Directive A: Print the passage on the FIBS rating system word for word, in full.

Text passage:
▬▬▬

I believe the FIBS rating system is quite reasonable, though I am sure
it can be improved. What is harder to accommodate in any rating system
is the daily changes in player's attitude (altough this too averages out
in the long term). Seeking an environment as stable as it can get to
establish a benchmark, I have decided to investigate the rating
differences of people who are playing in tournaments (as opposed to
casual plays). This reduces my pool to only those people who are
playing tournaments, but I thought it would be a reasonable compromise.
I made several assumptions (like eliminating the number of game
dependency in the rating system after establishing a minimum number of
games, etc.). I have also decided to adopt a much simpler ELO formula
that has been used for the correspondence chess ratings.

▬▬▬

Available data:
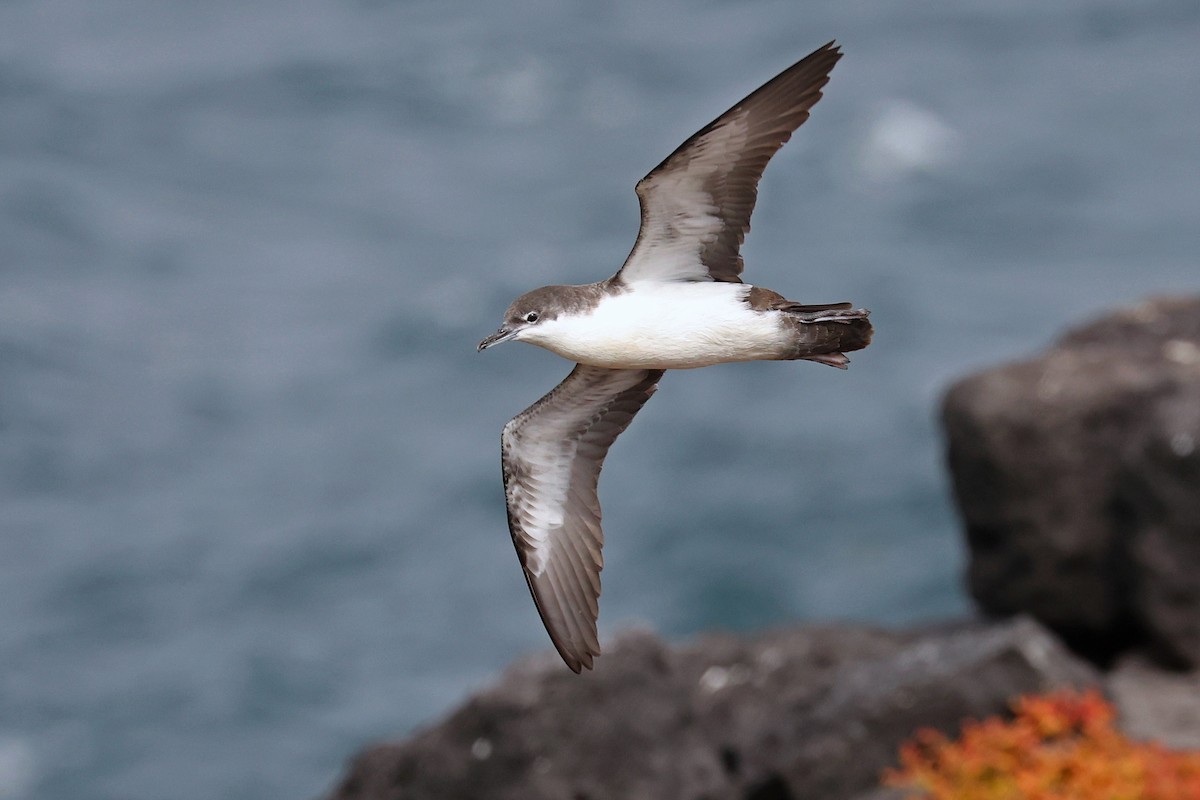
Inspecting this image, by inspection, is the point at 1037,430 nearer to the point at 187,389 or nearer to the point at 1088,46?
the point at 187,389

▬▬▬

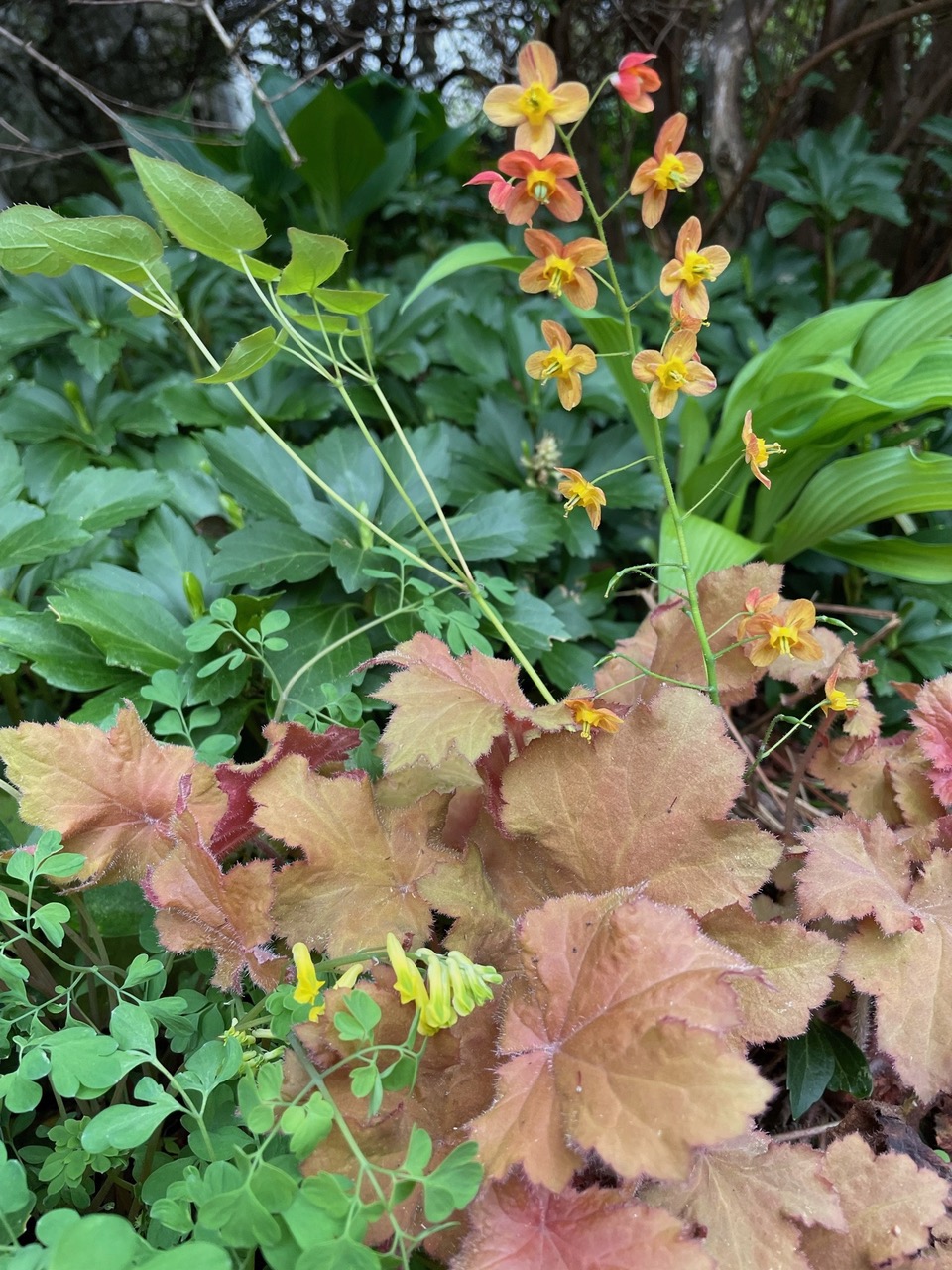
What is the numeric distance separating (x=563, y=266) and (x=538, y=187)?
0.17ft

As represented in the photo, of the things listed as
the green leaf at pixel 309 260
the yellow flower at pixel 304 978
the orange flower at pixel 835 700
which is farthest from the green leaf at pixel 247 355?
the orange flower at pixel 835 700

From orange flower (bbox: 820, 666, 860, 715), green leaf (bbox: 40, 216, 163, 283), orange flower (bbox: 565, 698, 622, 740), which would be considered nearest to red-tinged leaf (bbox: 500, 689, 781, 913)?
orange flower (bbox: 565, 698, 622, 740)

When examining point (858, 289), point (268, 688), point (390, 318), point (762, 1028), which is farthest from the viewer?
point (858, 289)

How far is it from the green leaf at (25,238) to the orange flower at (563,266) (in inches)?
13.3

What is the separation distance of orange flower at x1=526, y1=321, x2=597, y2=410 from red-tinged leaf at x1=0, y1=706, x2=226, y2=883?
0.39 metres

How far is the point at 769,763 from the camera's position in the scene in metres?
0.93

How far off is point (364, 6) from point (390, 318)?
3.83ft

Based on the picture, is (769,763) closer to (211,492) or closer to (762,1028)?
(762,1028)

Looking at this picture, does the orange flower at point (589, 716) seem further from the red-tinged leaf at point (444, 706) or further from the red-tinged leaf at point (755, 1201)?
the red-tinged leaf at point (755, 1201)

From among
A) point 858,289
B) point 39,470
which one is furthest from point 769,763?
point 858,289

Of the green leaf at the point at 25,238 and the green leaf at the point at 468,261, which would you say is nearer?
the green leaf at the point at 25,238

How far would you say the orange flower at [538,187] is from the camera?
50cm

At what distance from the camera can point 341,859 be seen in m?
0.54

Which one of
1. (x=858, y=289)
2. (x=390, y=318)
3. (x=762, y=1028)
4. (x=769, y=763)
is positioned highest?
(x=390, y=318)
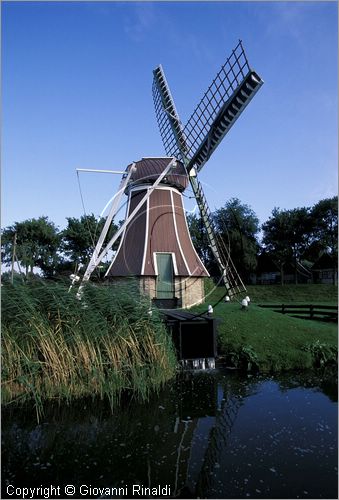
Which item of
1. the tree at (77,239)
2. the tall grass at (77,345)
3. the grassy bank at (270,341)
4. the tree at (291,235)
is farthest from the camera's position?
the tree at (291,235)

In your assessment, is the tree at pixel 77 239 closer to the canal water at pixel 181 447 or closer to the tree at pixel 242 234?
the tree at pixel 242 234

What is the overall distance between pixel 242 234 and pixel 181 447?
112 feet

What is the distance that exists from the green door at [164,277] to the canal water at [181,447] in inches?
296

▬▬▬

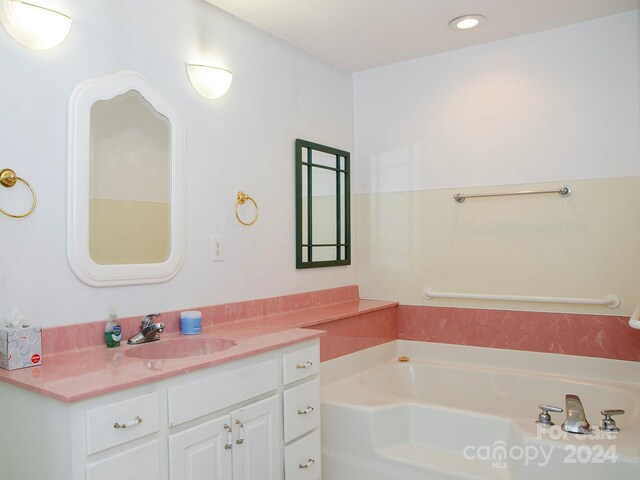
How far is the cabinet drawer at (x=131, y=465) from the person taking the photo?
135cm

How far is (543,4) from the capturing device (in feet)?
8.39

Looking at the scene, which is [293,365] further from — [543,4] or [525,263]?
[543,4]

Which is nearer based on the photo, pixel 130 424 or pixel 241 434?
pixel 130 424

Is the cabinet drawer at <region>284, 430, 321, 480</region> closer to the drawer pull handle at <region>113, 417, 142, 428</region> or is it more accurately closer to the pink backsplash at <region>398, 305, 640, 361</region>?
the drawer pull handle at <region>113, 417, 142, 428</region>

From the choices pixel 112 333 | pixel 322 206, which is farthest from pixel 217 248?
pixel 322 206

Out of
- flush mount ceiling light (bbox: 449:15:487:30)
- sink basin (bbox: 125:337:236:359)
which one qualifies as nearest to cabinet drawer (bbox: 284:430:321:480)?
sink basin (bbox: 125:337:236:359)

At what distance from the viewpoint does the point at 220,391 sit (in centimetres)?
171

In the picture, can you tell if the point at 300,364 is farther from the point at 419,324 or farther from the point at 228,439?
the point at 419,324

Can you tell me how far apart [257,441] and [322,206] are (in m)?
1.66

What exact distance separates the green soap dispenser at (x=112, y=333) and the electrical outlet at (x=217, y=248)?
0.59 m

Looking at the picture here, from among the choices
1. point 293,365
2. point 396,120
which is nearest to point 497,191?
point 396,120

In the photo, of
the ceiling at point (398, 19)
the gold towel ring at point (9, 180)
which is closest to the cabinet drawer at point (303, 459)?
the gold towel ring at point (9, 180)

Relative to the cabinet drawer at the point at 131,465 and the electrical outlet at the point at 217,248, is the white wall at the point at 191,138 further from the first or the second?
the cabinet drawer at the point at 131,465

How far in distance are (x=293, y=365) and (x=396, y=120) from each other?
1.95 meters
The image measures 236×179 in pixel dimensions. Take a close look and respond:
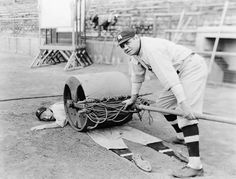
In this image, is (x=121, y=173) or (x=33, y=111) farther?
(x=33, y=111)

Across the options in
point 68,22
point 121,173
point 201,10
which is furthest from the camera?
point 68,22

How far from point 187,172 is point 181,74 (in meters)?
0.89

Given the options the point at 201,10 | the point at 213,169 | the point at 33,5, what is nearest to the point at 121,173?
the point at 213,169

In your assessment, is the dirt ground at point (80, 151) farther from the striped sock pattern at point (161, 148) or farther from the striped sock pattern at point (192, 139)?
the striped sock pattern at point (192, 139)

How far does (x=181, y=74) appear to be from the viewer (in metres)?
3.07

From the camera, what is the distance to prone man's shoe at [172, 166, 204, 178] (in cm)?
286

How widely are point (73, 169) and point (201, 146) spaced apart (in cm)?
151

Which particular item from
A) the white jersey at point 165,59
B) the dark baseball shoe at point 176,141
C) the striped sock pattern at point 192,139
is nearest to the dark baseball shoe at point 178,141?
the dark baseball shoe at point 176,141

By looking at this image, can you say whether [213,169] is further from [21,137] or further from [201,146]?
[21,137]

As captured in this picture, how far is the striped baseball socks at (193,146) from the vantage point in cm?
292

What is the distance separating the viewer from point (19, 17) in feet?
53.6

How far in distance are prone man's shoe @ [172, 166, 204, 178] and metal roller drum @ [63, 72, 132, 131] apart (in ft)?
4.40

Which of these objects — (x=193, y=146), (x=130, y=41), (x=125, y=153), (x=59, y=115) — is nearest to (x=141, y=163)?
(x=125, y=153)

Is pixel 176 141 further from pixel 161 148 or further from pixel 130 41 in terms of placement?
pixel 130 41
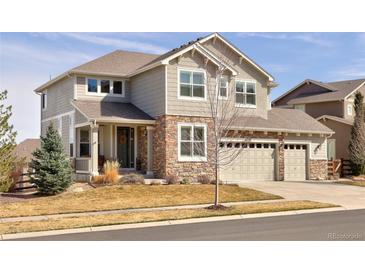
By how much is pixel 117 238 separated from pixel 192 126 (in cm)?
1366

▬▬▬

Directive B: List every line of the records above that contains the word "handle".

Expected output A:
I believe the FIBS rating system is quite reasonable, though I am sure
it can be improved. What is harder to accommodate in any rating system
is the daily changes in player's attitude (altough this too averages out
in the long term). Seeking an environment as stable as it can get to
establish a benchmark, I have decided to investigate the rating
differences of people who are playing in tournaments (as opposed to
casual plays). This reduces my pool to only those people who are
playing tournaments, but I thought it would be a reasonable compromise.
I made several assumptions (like eliminating the number of game
dependency in the rating system after establishing a minimum number of
games, etc.). I have also decided to adopt a much simpler ELO formula
that has been used for the correspondence chess ratings.

Expected output B:
Is the cabinet drawer at <region>284, 430, 321, 480</region> closer to the drawer pull handle at <region>113, 417, 142, 428</region> or is it more accurately closer to the pink backsplash at <region>398, 305, 640, 361</region>?
the drawer pull handle at <region>113, 417, 142, 428</region>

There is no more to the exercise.